The coefficients of rank correlation between marks in Mathematics and marks in Physics obtained by a certain group of students is 0.8. If the sum of the squars of the difference in the rank is given to be 33, then find the number of students in the group.

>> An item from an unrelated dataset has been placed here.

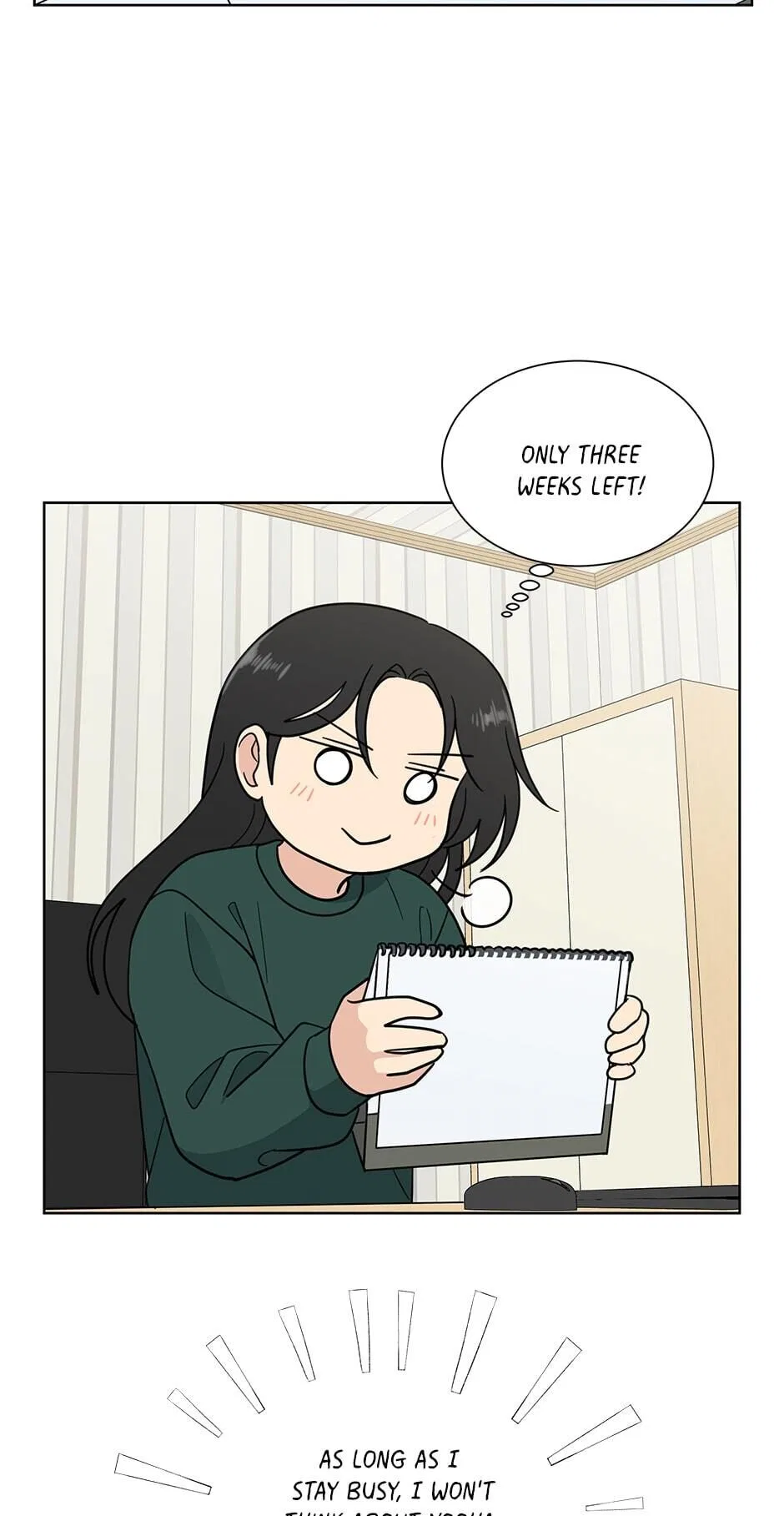 The Only Love I Know Chapter 109 – Page 36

To solve the problem, we will use the formula for the coefficient of rank correlation (denoted as \( r_s \)): \[ r_s = 1 - \frac{6 \sum d_i^2}{n(n^2 - 1)} \] Where: - \( d_i \) is the difference in ranks, - \( n \) is the number of students, - \( \sum d_i^2 \) is the sum of the squares of the differences in ranks. Given: - The coefficient of rank correlation \( r_s = 0.8 \) - The sum of the squares of the differences in ranks \( \sum d_i^2 = 33 \) We need to find \( n \). ### Step 1: Substitute the known values into the formula Substituting the known values into the formula: \[ 0.8 = 1 - \frac{6 \times 33}{n(n^2 - 1)} \] ### Step 2: Simplify the equation Rearranging the equation gives: \[ 0.8 = 1 - \frac{198}{n(n^2 - 1)} \] Subtracting 1 from both sides: \[ 0.8 - 1 = -\frac{198}{n(n^2 - 1)} \] This simplifies to: \[ -0.2 = -\frac{198}{n(n^2 - 1)} \] Multiplying both sides by -1: \[ 0.2 = \frac{198}{n(n^2 - 1)} \] ### Step 3: Cross-multiply to eliminate the fraction Cross-multiplying gives: \[ 0.2 n(n^2 - 1) = 198 \] ### Step 4: Simplify the equation Expanding the left side: \[ 0.2n^3 - 0.2n = 198 \] ### Step 5: Rearranging the equation Rearranging gives: \[ 0.2n^3 - 0.2n - 198 = 0 \] ### Step 6: Multiply through by 5 to eliminate the decimal Multiplying the entire equation by 5 to simplify: \[ n^3 - n - 990 = 0 \] ### Step 7: Solve the cubic equation Now we can solve the cubic equation \( n^3 - n - 990 = 0 \). We can use trial and error or synthetic division to find integer solutions. Testing \( n = 10 \): \[ 10^3 - 10 - 990 = 1000 - 10 - 990 = 0 \] Thus, \( n = 10 \) is a solution. ### Conclusion The number of students in the group is: \[ \boxed{10} \]